┏━━

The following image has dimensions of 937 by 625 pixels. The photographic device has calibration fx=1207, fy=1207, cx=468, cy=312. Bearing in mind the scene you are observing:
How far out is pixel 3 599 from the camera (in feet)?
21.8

┗━━
┏━━

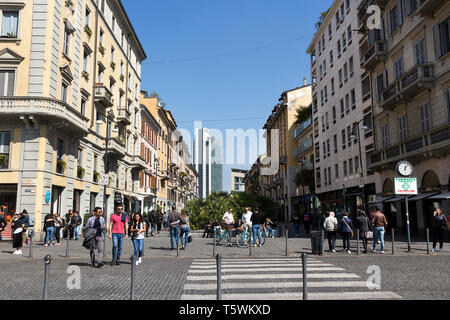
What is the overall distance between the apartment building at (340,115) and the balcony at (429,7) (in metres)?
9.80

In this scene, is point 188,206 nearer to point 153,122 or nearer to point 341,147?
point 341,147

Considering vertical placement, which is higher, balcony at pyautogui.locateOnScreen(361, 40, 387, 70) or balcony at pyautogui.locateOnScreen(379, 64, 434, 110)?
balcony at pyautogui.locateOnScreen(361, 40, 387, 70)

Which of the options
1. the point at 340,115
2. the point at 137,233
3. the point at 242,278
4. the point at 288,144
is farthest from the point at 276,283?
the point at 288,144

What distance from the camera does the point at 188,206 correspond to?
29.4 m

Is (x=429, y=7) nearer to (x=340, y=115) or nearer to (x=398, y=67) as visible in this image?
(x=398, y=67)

┗━━

**Description of the task**:
Return every line from the two blocks above that contains the word "nearer". Case counts.

**Task answer**:
In this scene, is point 188,206 nearer to point 153,122 or nearer to point 341,147?
Is (x=429, y=7) nearer to (x=340, y=115) or nearer to (x=398, y=67) as visible in this image?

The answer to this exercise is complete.